» Supplied passage:
■ ■ ■ ■ ■

This is what I mean by discovery, and why it is fundamentally different from search.

Search and Discovery

Search is looking for something similar. Discovery is finding something that fits a hole.

Search is an optimised problem. Google is extraordinarily good at it (although dead-internet theory has made it so much worse). Semantic Scholar, arXiv search, even Perplexity, would give you good results which are similar to your query. If you know what you are looking for, search works.

Discovery is what happens when you don’t know what you are looking for. When you have a problem, not a query, and you need to find ideas that fit a gap you can not perfectly articulate. The FSA insight didn’t come from a query. It came from a different framing of the problem that revealed the right solution.

There is massive overlap between the two, and I want to be honest about that. Discovery still needs search. You still need retrieval, ranking, filtering. But discovery adds something on top, whether that be reasoning, problem decomposition, or cross-domain exploration. The ability to take your problem and convert it into multiple possible interpretations, then explore literature for each interpretation to validate them.

Current Bottleneck

Here is why I think discovery is a more important problem to solve right now.

The obvious answer is “experimentation is where the real work happens”, and historically, that is true. Writing code, running experiments and ablations, debugging, that was the time sink. But that equation has changed. Claude Code / Cursor etc have compressed the experimentation cycle dramatically. Code is cheaper to write now. It is cheaper to throw away. I spent weeks building an RL-based transformer system with carefully designed manual rewards for language generation. It performed worse than the simple FSA approach. That hurt, and I spent months trying to debug and improve it because of the time I had sunk in. Either I was young and stupid, or too attached to the effort I had put in. Not the best decision making, but still. Today, I could prototype both approaches in a week and compare results before committing.

■ ■ ■ ■ ■

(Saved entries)
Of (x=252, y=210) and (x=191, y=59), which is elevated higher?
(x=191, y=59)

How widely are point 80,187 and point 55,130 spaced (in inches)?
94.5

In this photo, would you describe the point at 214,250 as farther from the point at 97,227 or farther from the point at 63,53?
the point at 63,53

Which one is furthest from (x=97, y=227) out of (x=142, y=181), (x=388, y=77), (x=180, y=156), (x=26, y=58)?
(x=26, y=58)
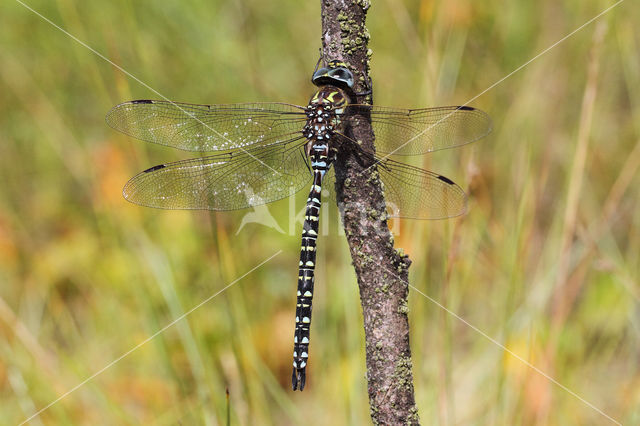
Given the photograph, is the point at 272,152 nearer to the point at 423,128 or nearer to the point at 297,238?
the point at 423,128

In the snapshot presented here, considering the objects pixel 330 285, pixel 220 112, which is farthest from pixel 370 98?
pixel 330 285

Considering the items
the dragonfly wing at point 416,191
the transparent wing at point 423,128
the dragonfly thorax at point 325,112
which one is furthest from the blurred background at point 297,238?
the dragonfly thorax at point 325,112

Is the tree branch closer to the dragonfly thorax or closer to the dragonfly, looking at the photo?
the dragonfly thorax

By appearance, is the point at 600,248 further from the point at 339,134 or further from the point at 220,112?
→ the point at 220,112

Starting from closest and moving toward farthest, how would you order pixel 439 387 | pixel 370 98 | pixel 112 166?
1. pixel 370 98
2. pixel 439 387
3. pixel 112 166

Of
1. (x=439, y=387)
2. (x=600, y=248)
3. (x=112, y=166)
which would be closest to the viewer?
(x=439, y=387)

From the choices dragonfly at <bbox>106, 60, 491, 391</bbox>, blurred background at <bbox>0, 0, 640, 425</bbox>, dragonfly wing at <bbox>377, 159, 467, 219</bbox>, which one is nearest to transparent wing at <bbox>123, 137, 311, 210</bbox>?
dragonfly at <bbox>106, 60, 491, 391</bbox>
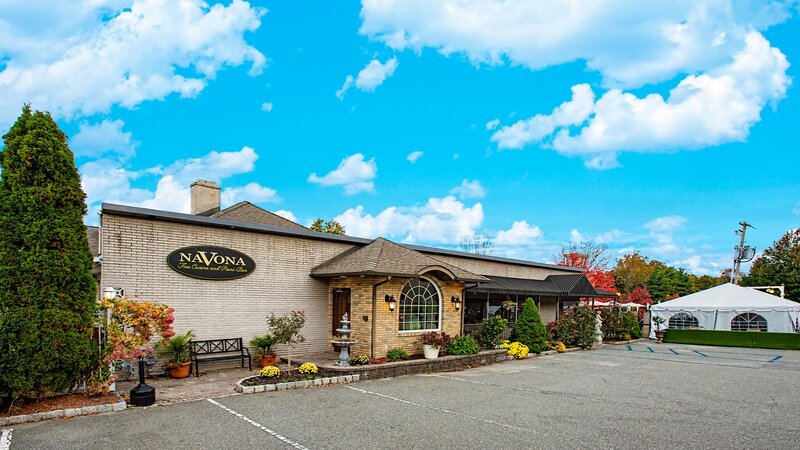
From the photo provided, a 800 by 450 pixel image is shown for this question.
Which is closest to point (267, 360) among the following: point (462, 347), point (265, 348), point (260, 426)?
point (265, 348)

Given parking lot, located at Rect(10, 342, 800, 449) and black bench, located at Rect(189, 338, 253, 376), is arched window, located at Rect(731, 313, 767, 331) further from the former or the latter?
black bench, located at Rect(189, 338, 253, 376)

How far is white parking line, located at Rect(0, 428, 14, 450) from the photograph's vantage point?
655cm

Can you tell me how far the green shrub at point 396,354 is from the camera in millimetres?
13406

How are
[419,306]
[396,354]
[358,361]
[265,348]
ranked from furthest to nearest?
[419,306] < [396,354] < [265,348] < [358,361]

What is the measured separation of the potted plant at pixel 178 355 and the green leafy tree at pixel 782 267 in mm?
39651

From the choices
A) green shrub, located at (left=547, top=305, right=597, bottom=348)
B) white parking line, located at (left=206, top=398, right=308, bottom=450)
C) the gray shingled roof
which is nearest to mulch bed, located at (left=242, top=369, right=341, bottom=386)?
white parking line, located at (left=206, top=398, right=308, bottom=450)

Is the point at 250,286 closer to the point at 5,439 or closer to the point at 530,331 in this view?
the point at 5,439

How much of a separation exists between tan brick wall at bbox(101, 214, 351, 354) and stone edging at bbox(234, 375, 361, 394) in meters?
2.33

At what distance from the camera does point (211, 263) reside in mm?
12336

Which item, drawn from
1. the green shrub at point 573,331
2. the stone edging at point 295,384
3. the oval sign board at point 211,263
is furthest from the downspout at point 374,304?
the green shrub at point 573,331

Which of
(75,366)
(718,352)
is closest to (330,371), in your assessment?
(75,366)

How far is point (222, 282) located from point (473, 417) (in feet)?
24.2

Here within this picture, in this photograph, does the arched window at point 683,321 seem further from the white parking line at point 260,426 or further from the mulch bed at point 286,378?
the white parking line at point 260,426

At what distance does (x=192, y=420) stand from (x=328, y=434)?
2.33 metres
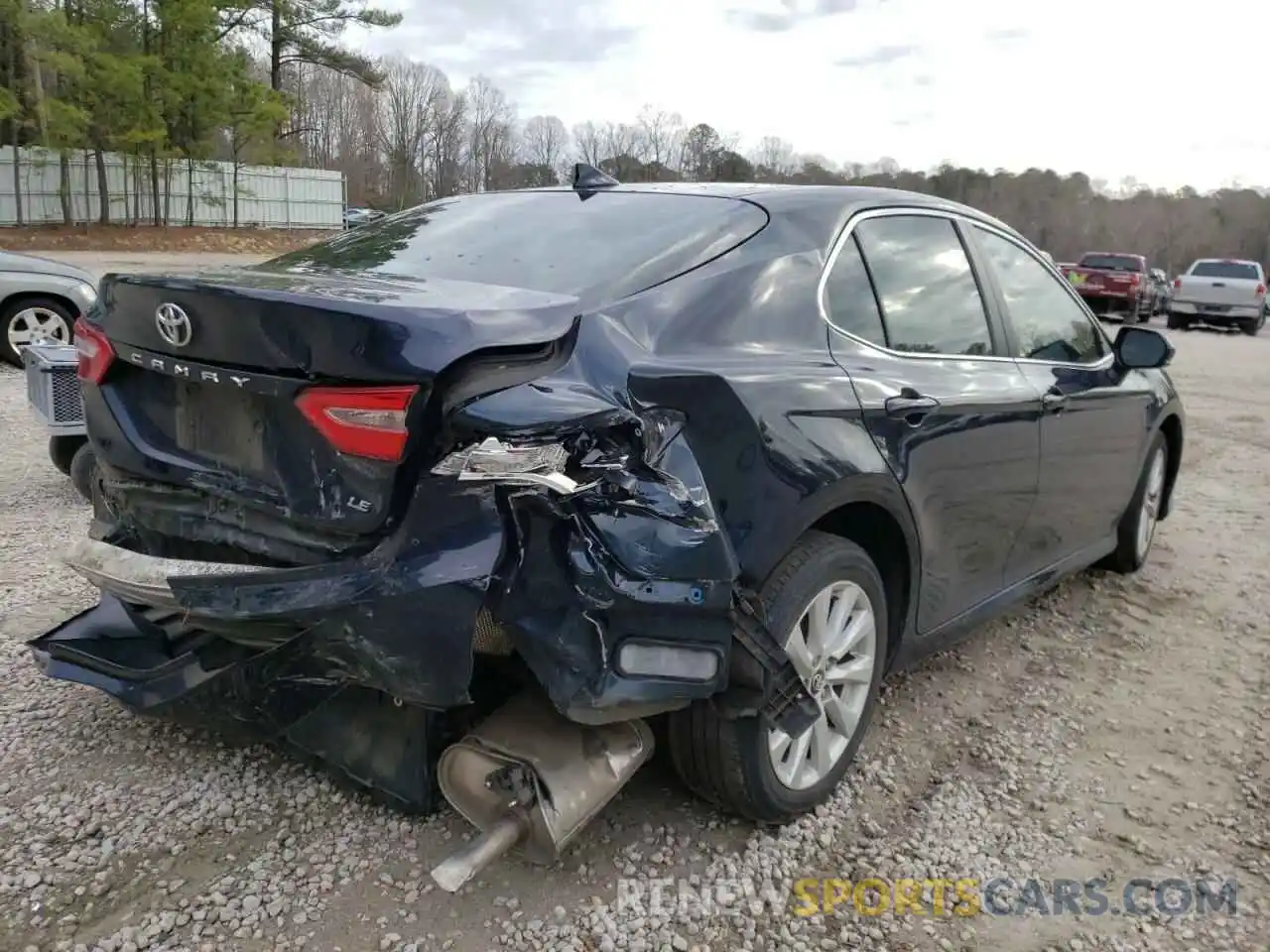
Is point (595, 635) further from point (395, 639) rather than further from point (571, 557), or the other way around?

■ ■ ■ ■ ■

» Parts of the exercise:
[1] According to the passage on search and discovery, what is discovery?
[2] Carry on the passage on search and discovery, picking up after its final sentence.

» Outputs by task:
[1] Finding something that fits a hole.

[2]
So if experimentation is faster, what determines whether you waste a month or ship a result?

Discovery is part of the “knowing what to do” problem. It helps you identify which experiments are worth running, which framing of your problem is most promising, which existing solutions from adjacent domains might transfer to yours.

Here is where I want Theatre to go: when a researcher describes a problem, the system should be able to break it into 3-4 different interpretations or subproblems. Not just “here are papers about Wiki outline generation” but “this could be framed as a generation problem, grounding problem, seq2seq problem, or constrained state transition problem, and here is literature for each framing.”

Take my other project, XWikiGen: cross lingual Wikipedia text generation using citations. The obvious framing is context management: you have citations, you need to generate coherent text from them. But it could also be framed as a grounding problem, or a citation-conditioned generation problem (which is what worked), or even a multi-document summarisation problem (which did not work, but was a legitimate thread).

What discovery is not

I want to close by being clear about what I am not claiming.

I am not claiming discovery replaces the hard work of research. Reading papers, forming hypotheses, designing experiments, all are still extremely important hard work. I am not claiming that Theatre will have a “eureka” button that solves your problem for you.

I am also not claiming that search does not matter. Search is the foundation. You need excellent retrieval and ranking before you can do anything else. The argument is not that search is solved and we should move past it. It is that search alone is not sufficient, and the layer above it (reasoning, decomposition, cross-domain exploration) is where the real value lies.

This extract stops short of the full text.